Source data
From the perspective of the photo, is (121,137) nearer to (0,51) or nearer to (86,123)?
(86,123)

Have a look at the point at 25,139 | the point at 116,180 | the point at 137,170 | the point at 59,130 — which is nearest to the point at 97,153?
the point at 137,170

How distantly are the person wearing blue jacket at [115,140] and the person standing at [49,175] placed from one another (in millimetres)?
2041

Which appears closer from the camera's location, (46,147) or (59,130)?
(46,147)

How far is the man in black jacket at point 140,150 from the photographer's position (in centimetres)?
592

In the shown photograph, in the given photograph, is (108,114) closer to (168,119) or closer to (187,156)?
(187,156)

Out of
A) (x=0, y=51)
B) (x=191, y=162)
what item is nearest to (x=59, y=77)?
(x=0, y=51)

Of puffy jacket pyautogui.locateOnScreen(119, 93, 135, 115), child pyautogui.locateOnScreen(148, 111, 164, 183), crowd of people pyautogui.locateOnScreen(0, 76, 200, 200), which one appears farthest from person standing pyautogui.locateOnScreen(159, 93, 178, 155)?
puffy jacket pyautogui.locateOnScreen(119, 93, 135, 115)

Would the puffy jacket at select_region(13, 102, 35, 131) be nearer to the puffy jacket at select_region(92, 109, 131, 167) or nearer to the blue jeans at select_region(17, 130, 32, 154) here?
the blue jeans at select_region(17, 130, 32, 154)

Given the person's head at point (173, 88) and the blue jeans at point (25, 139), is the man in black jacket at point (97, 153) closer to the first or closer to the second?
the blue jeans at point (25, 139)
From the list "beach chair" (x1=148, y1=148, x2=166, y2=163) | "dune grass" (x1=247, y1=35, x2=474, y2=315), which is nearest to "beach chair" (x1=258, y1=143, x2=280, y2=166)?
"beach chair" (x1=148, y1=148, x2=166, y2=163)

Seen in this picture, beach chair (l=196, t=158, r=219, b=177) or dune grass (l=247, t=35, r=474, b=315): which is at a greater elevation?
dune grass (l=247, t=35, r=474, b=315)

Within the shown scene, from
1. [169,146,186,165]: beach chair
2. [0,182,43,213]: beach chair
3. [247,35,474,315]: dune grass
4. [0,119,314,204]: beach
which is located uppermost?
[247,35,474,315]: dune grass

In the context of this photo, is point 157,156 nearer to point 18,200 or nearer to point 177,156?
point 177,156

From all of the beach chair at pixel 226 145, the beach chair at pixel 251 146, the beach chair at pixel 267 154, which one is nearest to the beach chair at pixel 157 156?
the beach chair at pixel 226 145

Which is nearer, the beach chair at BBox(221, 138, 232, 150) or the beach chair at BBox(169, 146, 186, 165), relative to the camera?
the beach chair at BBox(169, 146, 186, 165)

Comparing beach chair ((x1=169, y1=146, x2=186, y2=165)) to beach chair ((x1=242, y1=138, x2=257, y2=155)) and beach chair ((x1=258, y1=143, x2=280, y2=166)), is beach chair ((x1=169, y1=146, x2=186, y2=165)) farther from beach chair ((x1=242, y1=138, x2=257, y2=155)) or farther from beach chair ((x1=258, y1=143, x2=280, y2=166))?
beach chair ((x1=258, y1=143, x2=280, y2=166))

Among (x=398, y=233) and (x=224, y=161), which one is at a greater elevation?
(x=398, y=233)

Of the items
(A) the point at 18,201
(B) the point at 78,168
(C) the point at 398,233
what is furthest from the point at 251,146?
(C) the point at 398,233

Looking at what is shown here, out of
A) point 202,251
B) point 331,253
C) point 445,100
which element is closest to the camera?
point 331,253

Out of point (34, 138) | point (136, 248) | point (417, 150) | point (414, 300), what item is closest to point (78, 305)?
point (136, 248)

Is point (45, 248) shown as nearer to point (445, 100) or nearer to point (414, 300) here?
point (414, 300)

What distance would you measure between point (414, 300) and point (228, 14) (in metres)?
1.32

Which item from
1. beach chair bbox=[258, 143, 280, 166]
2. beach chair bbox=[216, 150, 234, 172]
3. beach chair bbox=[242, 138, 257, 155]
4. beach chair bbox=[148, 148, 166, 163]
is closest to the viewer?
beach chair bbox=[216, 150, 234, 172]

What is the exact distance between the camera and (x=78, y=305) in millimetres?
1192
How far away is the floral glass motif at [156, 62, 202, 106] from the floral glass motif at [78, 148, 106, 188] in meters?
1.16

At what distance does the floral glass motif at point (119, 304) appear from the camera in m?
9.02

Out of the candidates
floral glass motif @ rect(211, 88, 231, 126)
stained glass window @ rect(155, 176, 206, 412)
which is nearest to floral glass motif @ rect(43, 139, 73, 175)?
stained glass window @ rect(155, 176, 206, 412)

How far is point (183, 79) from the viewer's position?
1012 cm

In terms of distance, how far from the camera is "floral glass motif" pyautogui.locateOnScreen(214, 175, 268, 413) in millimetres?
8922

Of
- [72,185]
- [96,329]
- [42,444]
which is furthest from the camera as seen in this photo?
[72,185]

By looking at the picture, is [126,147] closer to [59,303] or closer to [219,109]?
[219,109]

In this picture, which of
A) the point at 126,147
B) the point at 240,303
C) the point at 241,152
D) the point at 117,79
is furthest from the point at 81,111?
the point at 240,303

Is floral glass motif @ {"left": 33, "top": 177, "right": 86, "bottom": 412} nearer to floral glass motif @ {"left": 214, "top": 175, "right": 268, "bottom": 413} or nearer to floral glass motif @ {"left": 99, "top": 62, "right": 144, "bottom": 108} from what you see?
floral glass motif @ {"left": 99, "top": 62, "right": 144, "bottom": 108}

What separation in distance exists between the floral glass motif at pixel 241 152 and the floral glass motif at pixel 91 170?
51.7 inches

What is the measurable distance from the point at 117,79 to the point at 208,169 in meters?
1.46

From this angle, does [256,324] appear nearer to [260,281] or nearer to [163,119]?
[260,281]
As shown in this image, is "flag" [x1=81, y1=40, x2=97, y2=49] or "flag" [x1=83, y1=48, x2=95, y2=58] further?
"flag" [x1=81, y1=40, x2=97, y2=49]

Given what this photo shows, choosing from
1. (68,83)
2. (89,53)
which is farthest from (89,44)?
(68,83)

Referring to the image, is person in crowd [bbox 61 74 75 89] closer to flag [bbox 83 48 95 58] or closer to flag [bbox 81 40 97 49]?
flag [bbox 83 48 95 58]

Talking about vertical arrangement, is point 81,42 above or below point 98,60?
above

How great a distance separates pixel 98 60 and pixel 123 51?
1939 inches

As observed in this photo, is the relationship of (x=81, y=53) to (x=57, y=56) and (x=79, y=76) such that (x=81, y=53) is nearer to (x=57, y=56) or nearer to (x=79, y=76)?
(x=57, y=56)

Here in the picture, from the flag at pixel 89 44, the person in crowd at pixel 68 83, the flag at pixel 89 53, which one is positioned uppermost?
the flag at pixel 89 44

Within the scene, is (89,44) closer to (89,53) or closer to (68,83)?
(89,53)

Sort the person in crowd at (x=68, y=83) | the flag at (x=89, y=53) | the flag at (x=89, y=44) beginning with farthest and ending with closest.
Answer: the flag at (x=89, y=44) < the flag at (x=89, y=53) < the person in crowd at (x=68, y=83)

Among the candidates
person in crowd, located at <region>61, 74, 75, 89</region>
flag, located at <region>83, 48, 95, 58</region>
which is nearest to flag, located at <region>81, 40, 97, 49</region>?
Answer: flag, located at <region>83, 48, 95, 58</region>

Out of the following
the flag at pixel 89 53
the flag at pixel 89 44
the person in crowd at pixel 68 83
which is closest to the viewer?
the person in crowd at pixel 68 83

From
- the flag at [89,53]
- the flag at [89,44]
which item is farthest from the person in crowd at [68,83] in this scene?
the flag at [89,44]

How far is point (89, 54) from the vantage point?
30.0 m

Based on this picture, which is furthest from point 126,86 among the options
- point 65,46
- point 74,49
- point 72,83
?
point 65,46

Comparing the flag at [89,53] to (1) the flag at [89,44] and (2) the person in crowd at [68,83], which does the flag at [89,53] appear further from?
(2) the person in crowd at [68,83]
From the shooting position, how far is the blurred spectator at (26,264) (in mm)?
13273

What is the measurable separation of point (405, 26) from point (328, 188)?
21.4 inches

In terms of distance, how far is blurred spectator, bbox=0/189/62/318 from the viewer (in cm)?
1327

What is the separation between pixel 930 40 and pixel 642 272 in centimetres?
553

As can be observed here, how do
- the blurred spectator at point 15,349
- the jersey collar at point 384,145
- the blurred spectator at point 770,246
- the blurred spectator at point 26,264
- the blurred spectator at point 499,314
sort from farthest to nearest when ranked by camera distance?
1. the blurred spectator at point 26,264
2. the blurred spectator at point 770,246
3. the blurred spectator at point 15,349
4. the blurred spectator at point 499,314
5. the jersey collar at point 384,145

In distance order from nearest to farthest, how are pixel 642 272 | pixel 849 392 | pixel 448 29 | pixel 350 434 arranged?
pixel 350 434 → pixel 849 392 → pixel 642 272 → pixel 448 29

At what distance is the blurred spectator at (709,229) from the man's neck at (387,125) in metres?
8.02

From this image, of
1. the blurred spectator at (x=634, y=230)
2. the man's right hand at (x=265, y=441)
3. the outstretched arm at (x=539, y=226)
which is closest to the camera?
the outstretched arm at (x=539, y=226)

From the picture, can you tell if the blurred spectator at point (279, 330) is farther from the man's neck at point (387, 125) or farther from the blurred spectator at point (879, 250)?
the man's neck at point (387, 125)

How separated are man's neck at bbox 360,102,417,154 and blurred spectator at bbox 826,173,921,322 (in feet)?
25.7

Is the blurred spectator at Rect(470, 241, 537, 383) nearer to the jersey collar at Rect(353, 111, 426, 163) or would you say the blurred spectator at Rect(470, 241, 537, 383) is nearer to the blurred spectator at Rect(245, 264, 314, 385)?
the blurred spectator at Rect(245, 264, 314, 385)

What is asked:
Rewrite the entries from the line containing "Is the blurred spectator at Rect(470, 241, 537, 383)" through the end of the entries, inclusive, changing "jersey collar" to "shirt collar" and leaving everything else unchanged.

Response:
Is the blurred spectator at Rect(470, 241, 537, 383) nearer to the shirt collar at Rect(353, 111, 426, 163) or would you say the blurred spectator at Rect(470, 241, 537, 383) is nearer to the blurred spectator at Rect(245, 264, 314, 385)?
the blurred spectator at Rect(245, 264, 314, 385)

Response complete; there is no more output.